*** Opening of TEXT PROVIDED ***

Istanbul, Street Dancing and Otoparking

We drove from the Turkish border to Tekirdag, a slightly grisly port town on the south coast. We arrived late and went in search of food. In a café at one o’clock in the morning we met Tayfur. Tayfur is a French language student studying in Tekirdag who very kindly offered to accommodate all six of us on the floor of his shared flat for the night. His housemates were a little surprised when he brought six bedraggled foreigners back having only gone out for soup.  In the morning washed and fed we embarked on the two-hour hop to Istanbul. We arrived six hours later and collapsed into a small hotel in the Old Town after a smog-choked traffic marathon through Istanbul’s outer sprawl.

*** Close of TEXT PROVIDED ***
*** Opening of GIVEN DATA ***

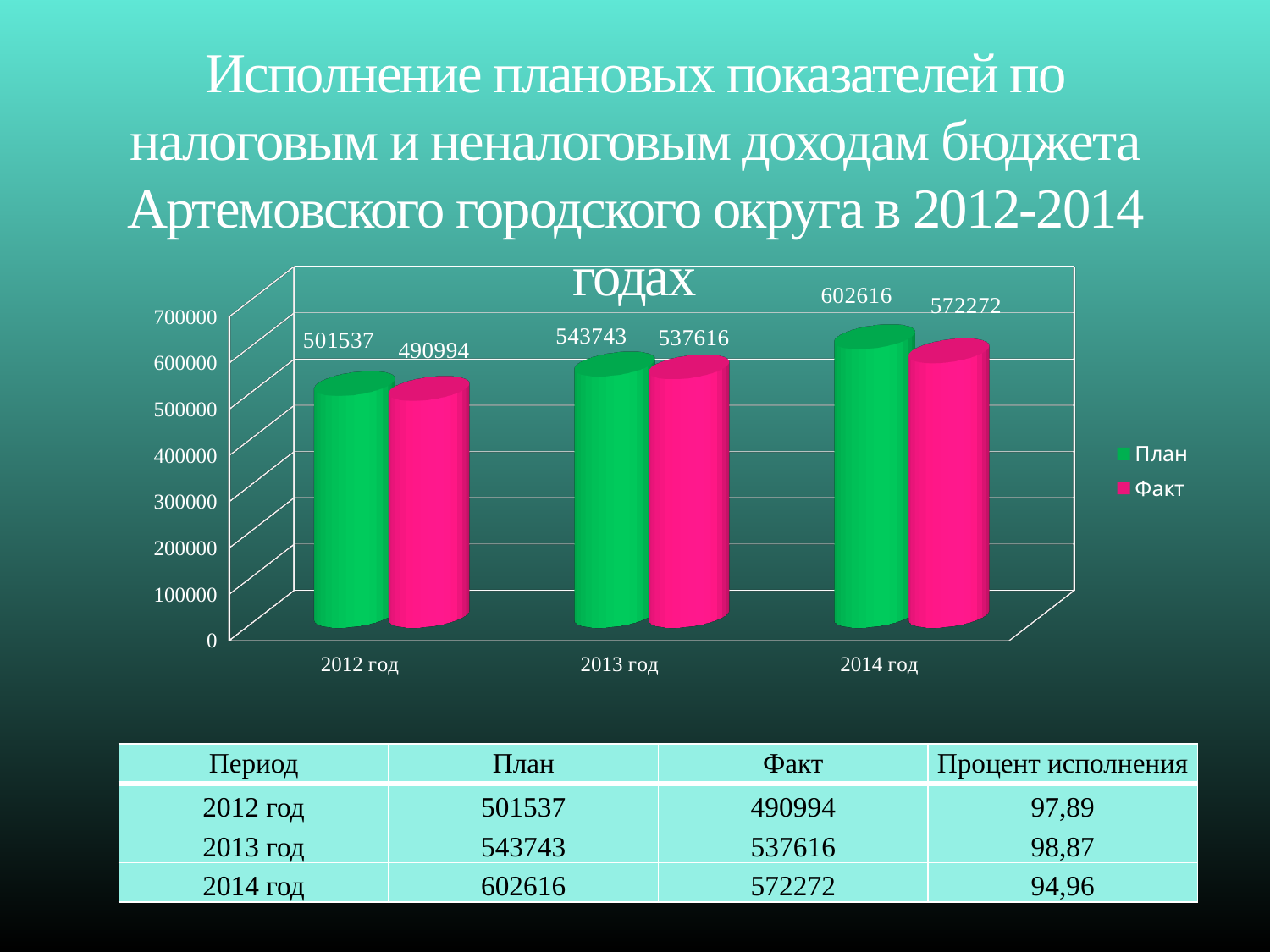
Which year has the lowest Факт value? 2012 год Which year has the highest План value? 2014 год What is the difference between План and Факт for 2012 год? 10543 How many years are shown on the x axis? 3 What kind of chart is shown on the slide? bar chart What is the Факт value for 2014 год? 572272 Do the Факт values rise or fall from 2012 год to 2014 год? rise What is the Факт value for 2013 год? 537616 What is the difference between План and Факт for 2014 год? 30344 Which is larger for 2013 год, План or Факт? План What is the План value for 2012 год? 501537 How many series does the legend list? 2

*** Close of GIVEN DATA ***

- **EXERCISE INSTRUCTIONS**
1. Copy the stretch of the Istanbul account from "We drove from" through "Istanbul’s outer sprawl.".
2. In the Istanbul account, list every phrase that contains a number written as a word, in the order they appear.

- **OUTPUTS IN ORDER**
1.
We drove from the Turkish border to Tekirdag, a slightly grisly port town on the south coast. We arrived late and went in search of food. In a café at one o’clock in the morning we met Tayfur. Tayfur is a French language student studying in Tekirdag who very kindly offered to accommodate all six of us on the floor of his shared flat for the night. His housemates were a little surprised when he brought six bedraggled foreigners back having only gone out for soup.  In the morning washed and fed we embarked on the two-hour hop to Istanbul. We arrived six hours later and collapsed into a small hotel in the Old Town after a smog-choked traffic marathon through Istanbul’s outer sprawl.

2.
- one o’clock in the morning
- all six of us
- six bedraggled foreigners
- the two-hour hop
- six hours later